Assis dans sa petite chambre du foyer Adoma (ex-Sonacotra), Jamal déplie puis range méticuleusement les documents et courriers. Toute sa vie française douloureuse, son itinéraire chaotique du Maroc jusqu'à La Paillade, tient dans ces quelques écrits officiels.
En 1998, Jamal, 47 ans, travaille dans une société de nettoyage et obtient la nationalité française avant de tomber malade, gravement. Des troubles psychiatriques semblent lui tenailler le ventre et nourrissent ses angoisses, son état dépressif. Une expertise conclut à une invalidité de 80 %. Le projet de trouver un logement et de faire venir sa femme et ses deux enfants, restés au Maroc, s'avère progressivement beaucoup plus difficile à mettre en œuvre.
Aujourd'hui, presque dix ans après son interruption de travail, l'homme
a désormais le sentiment d'être « devenu prisonnier » de sa chambre, d'une situation en forme d'impasse. « Je pense beaucoup à ma famille. Maintenant, j'ai besoin de ma femme, je me sens isolé ici. Une fois, je suis resté deux mois sur mon lit. J'ai perdu 13 kg », explique-t-il alors que son état de santé ne s'est pas amélioré et exclut, selon lui, un retour vers les montagnes marocaines, où vit sa famille.
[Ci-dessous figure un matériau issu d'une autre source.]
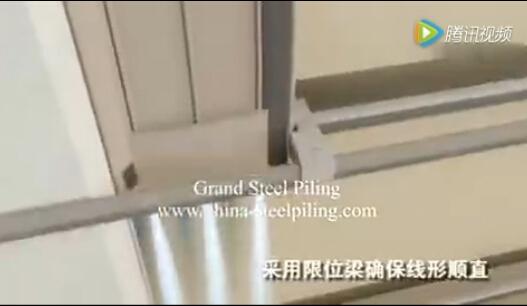 钢板桩施工技术讲解,动画演示超形象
Depuis 2007, Jamal a entrepris de multiples démarches pour tenter d'obtenir un logement dans le parc social, la première étape indispensable pour envisager un regroupement familial. Sans succès. « Même mon médecin estime qu'il faut que je sorte du foyer, que ce sera mieux pour moi. » Son recours devant la commission de médiation du droit au logement opposable (Dalo) a également été rejeté, au motif, notamment, que sa chambre du foyer n'avait pas de caractère insalubre... Sollicitée, la conseillère municipale Amina Benouargha-Jaffiol s'est faite l'interprète de Jamal auprès des bailleurs sociaux mais sans plus de résultat qu'André Vezinhet, qui avait effectué les mêmes démarches. « Cela fait trois ans que je fais les renouvellements de dossiers. Rien ne bouge, je ne sais plus comment ça marche », regrette encore le résidant malgré lui. Au fil des mois, cette situation totalement « bloquée » a ému des responsables d'associations de La Paillade qui tentent, elles aussi, d'interférer pour lui trouver un appartement. Jamal conserve soigneusement chacun de leur courrier, dans l'attente qu'un rendez-vous s'achève enfin, sur une avancée positive. Il le dit à demi-mot : il ne se voit plus vieillir avec la maladie dans sa chambre de foyer.